Leader of the Metis Nation

by George Siamandas


Cuthbert Grant was the leader and founder of the Metis community of St Francois Xavier. Cuthbert Grant was the first educated Metis to wield profound influence over his people. Grant was a child of the fur trade like many other Metis. His father was Cuthbert Grant Sr a trader and partner of the North West Co. His mother was a Metis woman from the Q'Appelle region. Grant was born in 1793 near Kamsack Saskatchewan, son of Cuthbert the 1st and a Metis woman of Cree and French descent. He was 19 when he returned to find himself in the middle of the fur trade war between the HBC and the NWC. Separated from his culture Grant became adept at the white man's ways. Grant had three wives and fathered at least three sons and six daughters.


Grant was not a rebel and spent much of his life as a stanch supporter of authority. In his biography on Grant, Author George Woodcock maintains that Grant was not the Metis visionary he is regarded as having been. Woodcock claims it had all been a plan by the North West Co to plant ideas like aboriginal rights and the notion of a Metis nation. He maintains Grant allowed himself to be used by the Nor'Westers partly because of vanity and his wishes to advance in the hierarchy.


Grant's men began to harass the new Selkirk settlement allied with the Hudson Bay Co. and drove out the settlers. In 1816 he was implicated in the murder of a Owen Keveny. While awaiting trial, Grant jumped bail, but the charges were not proceeded with. When the HBC and NWC merged, Cuthbert Grant was left on the outside looking in. Woodcock claims Grant in short order, transferred his loyalties to the HBC.

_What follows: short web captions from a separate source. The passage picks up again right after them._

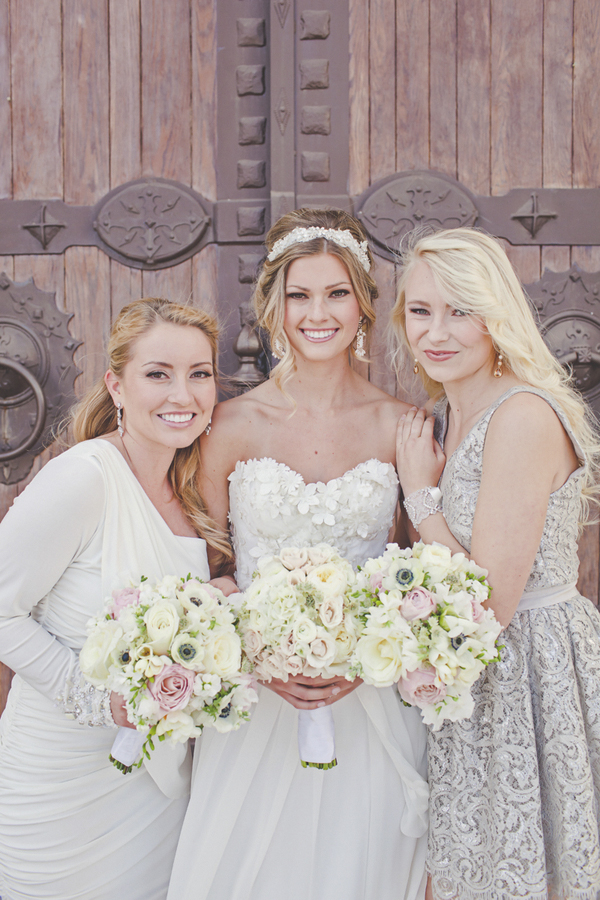 Boho glam styled shoot, photos by Lindsey Gomes Photography | via junebugweddings.com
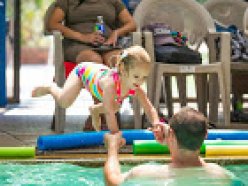 Уроки плавания для младенцев Младенческое плавание у нас можно начать с возраста 2 месяцев и продолжать до 4-5 лет. Плавание грудничков происходит в присутствии родителей. Теплая вода и приятная атмосфера помогает физическому развитию малышей и укрепляет их эмоциональную связь с родителями. ...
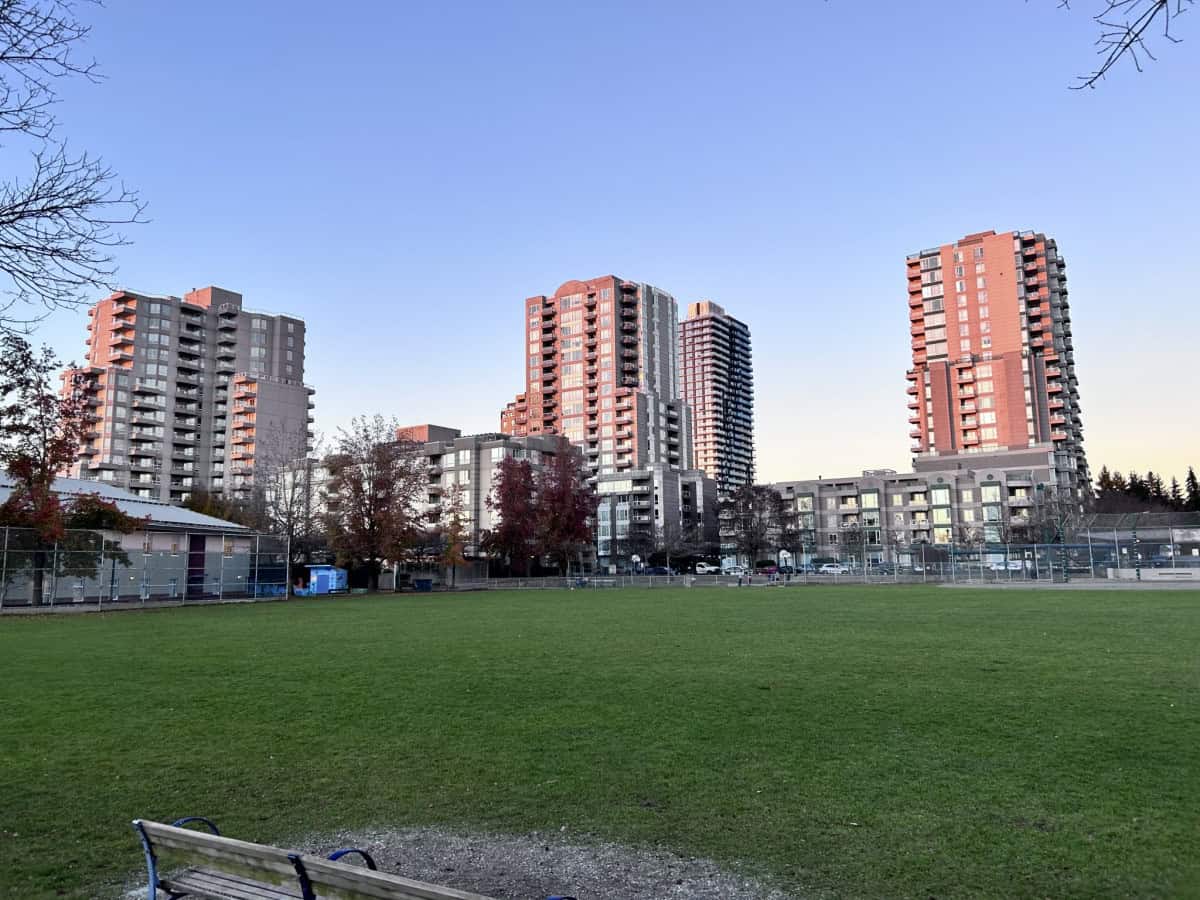 More Ccr Projects In 2025: Testing Resilience In Singapore'S High-End Housing Market 2 Luxury Apartment In Burnaby, Bc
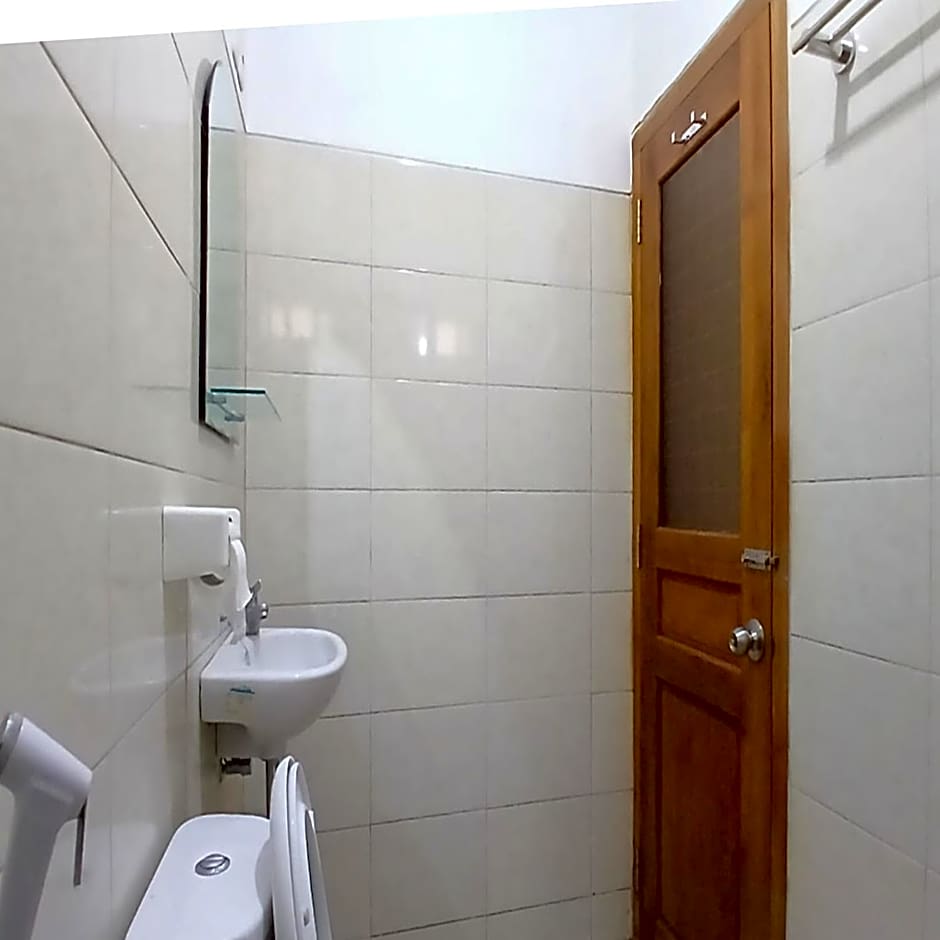 Kenewae Living Near Alun-alun Wonosari Mitra RedDoorz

Grant received a grant of land in the White Horse Plains area and founded Grant town in 1824 with a core group of 100 Metis families. He also helped transport goods for the HBC and was subsequently given larger jobs including an appointment as Warden of the Plains. In time, Grant became a justice of the peace. As Warden of the Plains one of his duties was to prevent illegal trade in the North West and in particular to freeze out Americans that had bene entering the territory.


Grant had acquired some medical skills and was one of the first to practise European medicine on the plains. One of his medicine chests is preserved a the Manitoba Museum. In 1829, he built the first water mill in the North West.

In the 1840s his influence began to wane. He was seen as being too conservative. There were other aggressive, and rebellious young men. French Metis, like Louis Riel Senior who took over leadership over issues like trade. There was now a deep division between the militant French Metis of Red River, and the people of White Horse Plains. Grant's son in law Pascal Breland maintained this aloof position years later during the Riel rebellion.

In the spring of 1854, Grant fell from his horse and did not recover from his injuries. He died that July 15, at age 61. After his death, the parish which had been known as Grantown was renamed St Francois Xavier. He lies buried beneath the altar of the parish church. Was Grant a sell-out or a visionary leader? Or one of those necessary facilitators of inevitable change?